Opioid Medication to Be Pulled from the Market
Endo has decided to voluntarily remove Opana ER (oxymorphone HCl extended-release tablets) from the market following the Food and Drug Administration (FDA)'s request for the withdrawal of the opioid medication.
"Neither the FDA's withdrawal request nor Endo's decision to voluntarily remove Opana ER from the market reflect a finding that the product is not safe or effective when taken as prescribed. To the contrary, Endo remains confident in the clinical research and other data demonstrating Opana ER's safety and efficacy, as well as its favorable risk-benefit profile when used as intended in appropriate patients," the Company stated in a press release.
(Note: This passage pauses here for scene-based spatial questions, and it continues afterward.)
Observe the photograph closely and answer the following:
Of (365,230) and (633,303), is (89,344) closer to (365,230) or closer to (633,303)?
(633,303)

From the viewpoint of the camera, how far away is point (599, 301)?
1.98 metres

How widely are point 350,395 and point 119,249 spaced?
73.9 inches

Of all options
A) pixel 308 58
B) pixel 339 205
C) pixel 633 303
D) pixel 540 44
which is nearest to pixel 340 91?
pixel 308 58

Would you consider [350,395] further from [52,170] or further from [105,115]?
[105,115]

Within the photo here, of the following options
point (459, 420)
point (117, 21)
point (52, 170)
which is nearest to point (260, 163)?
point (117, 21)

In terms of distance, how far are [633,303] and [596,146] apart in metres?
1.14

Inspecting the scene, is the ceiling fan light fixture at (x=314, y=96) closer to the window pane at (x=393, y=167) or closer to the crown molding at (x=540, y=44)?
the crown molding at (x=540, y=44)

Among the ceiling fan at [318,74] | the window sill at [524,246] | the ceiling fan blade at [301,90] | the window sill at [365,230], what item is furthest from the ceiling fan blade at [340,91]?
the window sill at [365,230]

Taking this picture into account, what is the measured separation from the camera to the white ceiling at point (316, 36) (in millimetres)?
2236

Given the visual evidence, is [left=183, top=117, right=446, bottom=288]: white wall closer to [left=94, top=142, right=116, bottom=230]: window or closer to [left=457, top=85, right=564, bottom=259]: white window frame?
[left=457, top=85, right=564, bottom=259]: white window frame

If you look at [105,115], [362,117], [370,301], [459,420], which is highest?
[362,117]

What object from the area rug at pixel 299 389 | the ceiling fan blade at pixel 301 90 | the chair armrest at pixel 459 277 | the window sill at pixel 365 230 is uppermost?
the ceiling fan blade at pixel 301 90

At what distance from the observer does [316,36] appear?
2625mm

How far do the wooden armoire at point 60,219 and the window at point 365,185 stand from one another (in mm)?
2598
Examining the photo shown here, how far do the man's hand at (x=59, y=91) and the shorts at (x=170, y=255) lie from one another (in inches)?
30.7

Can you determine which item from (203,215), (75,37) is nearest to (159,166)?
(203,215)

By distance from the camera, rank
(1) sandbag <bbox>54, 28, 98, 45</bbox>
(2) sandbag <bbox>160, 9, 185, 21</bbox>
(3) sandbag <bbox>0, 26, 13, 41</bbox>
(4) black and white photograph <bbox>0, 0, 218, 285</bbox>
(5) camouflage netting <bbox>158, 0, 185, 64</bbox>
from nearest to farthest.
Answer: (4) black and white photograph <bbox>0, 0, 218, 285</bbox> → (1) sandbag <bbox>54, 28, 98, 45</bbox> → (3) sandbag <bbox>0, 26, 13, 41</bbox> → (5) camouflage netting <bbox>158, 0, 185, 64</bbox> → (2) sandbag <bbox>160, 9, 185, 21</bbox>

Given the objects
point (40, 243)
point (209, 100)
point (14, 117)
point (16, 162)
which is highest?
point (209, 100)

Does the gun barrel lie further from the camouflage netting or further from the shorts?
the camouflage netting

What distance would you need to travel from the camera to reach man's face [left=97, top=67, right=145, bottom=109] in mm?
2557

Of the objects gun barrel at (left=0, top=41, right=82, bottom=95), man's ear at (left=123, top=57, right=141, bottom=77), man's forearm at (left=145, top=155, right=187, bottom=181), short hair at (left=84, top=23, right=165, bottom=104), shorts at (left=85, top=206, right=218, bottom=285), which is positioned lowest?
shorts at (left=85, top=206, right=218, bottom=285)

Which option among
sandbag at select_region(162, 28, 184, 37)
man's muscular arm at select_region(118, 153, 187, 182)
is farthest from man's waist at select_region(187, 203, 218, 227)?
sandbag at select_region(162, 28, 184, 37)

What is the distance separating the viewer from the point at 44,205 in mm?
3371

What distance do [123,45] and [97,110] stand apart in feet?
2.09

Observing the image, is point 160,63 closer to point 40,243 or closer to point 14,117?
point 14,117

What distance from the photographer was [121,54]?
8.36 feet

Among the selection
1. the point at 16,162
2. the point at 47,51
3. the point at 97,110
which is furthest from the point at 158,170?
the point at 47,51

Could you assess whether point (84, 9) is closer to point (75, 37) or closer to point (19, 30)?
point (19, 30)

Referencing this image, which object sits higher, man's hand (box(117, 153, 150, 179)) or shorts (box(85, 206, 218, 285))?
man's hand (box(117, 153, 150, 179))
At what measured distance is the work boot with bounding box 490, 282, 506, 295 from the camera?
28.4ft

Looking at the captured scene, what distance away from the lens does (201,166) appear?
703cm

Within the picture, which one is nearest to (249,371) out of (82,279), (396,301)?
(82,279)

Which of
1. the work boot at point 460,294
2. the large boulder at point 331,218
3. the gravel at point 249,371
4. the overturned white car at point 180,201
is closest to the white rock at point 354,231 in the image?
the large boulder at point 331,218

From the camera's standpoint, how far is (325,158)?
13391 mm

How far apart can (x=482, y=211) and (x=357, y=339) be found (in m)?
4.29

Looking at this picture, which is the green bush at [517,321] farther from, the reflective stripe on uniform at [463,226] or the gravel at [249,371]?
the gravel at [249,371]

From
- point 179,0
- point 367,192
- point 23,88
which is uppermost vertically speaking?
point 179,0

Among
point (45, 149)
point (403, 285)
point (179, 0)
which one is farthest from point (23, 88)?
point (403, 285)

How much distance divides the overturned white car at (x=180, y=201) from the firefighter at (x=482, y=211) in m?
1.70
In June 2017, the FDA had requested the removal of Opana ER from the market after a review of postmarketing data showed a significant shift in the route of abuse from nasal to injection after the drug was reformulated. The abuse of reformulated Opana ER via injection had been linked to a serious outbreak of HIV and hepatitis C infections in addition to thrombotic microangiopathy. While the reformulated product met the regulatory standards for approval, the Agency concluded that the data did not demonstrate it could meaningfully reduce abuse.
Opana ER, an opioid agonist, is approved for the management of moderate-to-severe pain when a continuous, around-the-clock opioid analgesic is required for an extended period of time. The Company plans to work with the FDA to minimize disruption for patients currently taking the medication. Patients currently on Opana ER should contact their clinicians to explore other treatment options.